THE REQUEST
Retype the stretch of the motor oil discussion from "My personal choice" through "to be superior.", keeping every word and punctuation mark unchanged.

SELECTED TEXT

You're correct. I will add the Motul 8100 X-cess 5W-40 to the list.
My personal choice
If you decided to pull a sample, I would like to see your UOA results with Red Line. I do a fair amount of towing, so I need an oil that's going to holdup well. I probably won't exceed 6,000 mile drain intervals, but peace of mind goes a long way. I'm planning to keep this truck for the long haul, so I'm interested to see which oils prove to be superior.
The Valvoline doesn’t list 12991 in their marketing, nor does Shell list it in the Helix ultra marketing, in spite of the fact it should be the same as the Pennzoil.
I removed both of those for now. Shell confirmed that none of their products met spec.
Interestingly, had an owner post a picture of the Valvoline bottle in a Facebook group - it says MS-12991 on the bottle - it’s VALVOLINE Advanced Full Synthetic MST 5W-40. It, however, lists ACEA C3. Which has me confused, as it should have to be A3/B4 to meet the spec. I’m really not sure with that one!
The Valvoline MST 5W-40 was listed to meet MS-12991, but I can't remember where I found it. I don't want to put out misinformation, though. But if MS-12991 is printed on the bottle, that is enough for me to put it back on the list.

STORED RECORDS
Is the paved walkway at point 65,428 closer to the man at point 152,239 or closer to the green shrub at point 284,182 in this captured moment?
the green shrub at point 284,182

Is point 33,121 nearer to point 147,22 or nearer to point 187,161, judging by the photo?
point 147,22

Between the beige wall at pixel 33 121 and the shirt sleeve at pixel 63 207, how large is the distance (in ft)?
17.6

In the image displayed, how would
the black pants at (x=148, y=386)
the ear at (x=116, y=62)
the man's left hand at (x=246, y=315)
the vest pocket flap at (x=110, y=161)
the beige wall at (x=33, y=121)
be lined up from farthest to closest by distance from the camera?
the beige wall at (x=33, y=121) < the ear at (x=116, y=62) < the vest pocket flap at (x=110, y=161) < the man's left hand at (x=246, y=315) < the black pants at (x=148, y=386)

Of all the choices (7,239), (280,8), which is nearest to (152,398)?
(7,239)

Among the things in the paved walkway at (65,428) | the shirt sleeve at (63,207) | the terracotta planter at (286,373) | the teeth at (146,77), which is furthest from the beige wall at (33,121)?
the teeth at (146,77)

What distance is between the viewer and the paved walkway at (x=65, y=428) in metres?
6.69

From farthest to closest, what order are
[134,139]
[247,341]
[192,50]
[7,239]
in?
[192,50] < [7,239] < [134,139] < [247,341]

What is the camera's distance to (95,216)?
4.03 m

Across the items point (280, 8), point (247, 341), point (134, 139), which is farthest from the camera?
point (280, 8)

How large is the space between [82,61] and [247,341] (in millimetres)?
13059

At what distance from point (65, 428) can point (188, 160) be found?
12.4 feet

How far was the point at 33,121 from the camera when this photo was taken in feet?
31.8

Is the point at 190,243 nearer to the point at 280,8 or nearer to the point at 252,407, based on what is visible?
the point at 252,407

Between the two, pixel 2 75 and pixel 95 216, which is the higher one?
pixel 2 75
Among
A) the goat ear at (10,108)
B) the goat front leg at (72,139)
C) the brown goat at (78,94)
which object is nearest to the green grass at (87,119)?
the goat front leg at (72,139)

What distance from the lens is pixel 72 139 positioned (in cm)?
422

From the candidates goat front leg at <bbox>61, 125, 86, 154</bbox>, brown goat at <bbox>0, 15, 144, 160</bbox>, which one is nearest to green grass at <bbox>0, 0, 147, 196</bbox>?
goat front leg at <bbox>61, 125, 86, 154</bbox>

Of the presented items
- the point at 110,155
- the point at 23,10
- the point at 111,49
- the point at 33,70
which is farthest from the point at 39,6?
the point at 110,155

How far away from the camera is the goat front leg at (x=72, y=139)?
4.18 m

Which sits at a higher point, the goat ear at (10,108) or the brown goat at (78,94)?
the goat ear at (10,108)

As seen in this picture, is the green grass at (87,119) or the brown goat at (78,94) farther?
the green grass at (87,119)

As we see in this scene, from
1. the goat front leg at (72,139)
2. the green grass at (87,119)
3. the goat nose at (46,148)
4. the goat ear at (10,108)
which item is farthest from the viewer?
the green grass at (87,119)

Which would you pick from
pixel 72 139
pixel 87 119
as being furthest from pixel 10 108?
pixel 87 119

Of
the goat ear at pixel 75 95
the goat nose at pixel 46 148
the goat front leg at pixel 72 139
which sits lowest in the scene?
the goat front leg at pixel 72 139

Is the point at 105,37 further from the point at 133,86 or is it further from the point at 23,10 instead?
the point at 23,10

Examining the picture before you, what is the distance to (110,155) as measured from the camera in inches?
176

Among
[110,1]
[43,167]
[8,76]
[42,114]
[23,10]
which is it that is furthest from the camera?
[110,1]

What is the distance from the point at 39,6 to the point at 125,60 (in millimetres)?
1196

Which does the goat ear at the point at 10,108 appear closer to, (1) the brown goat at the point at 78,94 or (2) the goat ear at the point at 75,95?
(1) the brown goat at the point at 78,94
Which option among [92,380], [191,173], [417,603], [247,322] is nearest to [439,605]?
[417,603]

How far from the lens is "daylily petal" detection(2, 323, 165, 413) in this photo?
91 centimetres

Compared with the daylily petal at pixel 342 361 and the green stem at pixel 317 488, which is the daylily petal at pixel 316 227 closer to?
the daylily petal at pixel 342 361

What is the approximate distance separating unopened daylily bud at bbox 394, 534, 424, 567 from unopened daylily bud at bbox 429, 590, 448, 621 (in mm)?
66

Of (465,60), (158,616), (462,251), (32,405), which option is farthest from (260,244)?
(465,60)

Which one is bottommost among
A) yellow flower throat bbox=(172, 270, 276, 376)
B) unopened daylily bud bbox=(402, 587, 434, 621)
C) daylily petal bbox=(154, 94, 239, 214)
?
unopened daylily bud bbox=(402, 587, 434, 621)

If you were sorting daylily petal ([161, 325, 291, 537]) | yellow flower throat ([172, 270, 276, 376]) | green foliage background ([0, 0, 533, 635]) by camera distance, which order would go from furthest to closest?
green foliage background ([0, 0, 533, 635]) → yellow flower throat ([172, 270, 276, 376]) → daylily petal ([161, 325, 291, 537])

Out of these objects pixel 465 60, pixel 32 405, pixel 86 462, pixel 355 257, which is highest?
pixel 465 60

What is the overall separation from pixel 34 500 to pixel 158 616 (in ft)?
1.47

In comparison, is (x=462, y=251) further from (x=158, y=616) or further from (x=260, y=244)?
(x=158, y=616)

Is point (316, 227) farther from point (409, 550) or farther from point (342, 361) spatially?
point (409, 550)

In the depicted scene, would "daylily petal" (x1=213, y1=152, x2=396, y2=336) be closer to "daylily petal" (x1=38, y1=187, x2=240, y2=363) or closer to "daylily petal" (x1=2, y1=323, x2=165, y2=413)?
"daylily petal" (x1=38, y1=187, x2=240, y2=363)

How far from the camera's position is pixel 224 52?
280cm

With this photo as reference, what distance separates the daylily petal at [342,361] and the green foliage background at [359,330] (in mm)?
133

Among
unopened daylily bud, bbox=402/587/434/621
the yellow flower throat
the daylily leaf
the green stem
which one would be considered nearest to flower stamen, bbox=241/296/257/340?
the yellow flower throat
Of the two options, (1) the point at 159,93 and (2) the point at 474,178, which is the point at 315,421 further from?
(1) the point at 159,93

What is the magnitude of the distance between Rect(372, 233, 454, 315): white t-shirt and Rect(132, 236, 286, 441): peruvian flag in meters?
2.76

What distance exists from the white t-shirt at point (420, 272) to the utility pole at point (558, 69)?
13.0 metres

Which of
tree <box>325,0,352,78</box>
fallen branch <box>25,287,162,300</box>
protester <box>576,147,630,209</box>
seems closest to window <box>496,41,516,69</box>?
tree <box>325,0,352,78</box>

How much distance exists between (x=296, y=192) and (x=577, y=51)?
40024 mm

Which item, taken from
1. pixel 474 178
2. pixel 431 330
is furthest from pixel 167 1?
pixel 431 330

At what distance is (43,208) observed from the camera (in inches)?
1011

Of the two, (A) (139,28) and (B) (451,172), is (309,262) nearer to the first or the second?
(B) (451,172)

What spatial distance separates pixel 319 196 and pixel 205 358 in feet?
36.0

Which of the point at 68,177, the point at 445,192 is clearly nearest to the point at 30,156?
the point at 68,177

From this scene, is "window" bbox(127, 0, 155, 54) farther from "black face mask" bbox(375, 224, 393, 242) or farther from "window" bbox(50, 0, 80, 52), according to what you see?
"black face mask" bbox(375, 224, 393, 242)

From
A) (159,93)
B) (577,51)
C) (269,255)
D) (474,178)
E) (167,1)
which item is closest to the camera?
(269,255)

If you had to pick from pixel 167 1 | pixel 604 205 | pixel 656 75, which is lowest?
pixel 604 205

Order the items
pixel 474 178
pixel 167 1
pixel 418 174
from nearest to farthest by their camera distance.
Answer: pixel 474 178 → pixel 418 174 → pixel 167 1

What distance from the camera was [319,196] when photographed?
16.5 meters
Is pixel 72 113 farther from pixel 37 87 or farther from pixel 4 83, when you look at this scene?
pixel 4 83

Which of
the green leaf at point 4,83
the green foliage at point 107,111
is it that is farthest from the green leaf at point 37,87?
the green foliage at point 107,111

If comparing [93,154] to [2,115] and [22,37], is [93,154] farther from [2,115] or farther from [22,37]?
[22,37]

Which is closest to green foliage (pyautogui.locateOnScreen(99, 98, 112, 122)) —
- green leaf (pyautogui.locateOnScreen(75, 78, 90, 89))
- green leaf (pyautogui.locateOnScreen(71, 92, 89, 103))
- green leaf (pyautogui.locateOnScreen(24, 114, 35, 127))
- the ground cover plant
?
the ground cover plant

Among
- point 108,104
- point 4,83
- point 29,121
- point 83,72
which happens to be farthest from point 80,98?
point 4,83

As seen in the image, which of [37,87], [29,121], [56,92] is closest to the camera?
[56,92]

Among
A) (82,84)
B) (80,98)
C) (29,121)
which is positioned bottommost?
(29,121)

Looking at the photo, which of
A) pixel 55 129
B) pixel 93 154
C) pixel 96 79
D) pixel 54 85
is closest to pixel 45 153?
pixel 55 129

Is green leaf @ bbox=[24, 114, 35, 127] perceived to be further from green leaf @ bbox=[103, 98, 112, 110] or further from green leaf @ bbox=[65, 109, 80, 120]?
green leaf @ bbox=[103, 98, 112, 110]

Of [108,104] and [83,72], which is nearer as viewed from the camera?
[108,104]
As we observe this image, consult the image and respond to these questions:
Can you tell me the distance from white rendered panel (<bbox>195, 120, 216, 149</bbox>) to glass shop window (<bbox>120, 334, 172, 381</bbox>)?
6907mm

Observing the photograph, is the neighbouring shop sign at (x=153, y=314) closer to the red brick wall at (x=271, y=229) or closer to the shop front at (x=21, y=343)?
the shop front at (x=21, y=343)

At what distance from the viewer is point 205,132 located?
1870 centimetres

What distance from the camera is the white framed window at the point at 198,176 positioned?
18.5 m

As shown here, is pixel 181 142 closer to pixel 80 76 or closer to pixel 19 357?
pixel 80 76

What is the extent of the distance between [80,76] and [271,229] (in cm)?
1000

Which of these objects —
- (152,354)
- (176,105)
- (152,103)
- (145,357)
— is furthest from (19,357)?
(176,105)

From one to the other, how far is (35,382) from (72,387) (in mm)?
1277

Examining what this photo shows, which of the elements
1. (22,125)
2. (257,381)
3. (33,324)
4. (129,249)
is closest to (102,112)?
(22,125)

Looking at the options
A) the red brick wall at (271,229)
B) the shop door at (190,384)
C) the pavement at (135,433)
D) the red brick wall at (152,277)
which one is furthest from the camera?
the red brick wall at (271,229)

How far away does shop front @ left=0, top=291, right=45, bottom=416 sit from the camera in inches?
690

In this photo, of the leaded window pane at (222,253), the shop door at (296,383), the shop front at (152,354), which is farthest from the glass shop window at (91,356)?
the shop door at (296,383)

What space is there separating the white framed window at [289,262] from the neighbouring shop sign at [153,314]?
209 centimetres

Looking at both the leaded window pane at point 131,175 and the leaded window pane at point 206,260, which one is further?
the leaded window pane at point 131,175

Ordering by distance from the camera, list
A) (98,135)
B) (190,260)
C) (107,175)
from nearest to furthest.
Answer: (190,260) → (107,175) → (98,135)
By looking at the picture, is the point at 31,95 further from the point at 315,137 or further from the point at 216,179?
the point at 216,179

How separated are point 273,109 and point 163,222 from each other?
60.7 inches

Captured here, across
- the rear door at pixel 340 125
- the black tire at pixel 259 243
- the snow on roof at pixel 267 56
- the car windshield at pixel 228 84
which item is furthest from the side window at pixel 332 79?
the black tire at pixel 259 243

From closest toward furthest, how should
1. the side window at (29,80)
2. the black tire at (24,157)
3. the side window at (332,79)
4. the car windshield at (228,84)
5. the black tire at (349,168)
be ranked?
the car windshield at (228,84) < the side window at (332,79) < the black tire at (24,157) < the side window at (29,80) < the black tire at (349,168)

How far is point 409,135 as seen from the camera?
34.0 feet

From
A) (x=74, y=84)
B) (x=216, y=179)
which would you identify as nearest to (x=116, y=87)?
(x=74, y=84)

FINISHED EXERCISE
My personal choice
If you decided to pull a sample, I would like to see your UOA results with Red Line. I do a fair amount of towing, so I need an oil that's going to holdup well. I probably won't exceed 6,000 mile drain intervals, but peace of mind goes a long way. I'm planning to keep this truck for the long haul, so I'm interested to see which oils prove to be superior.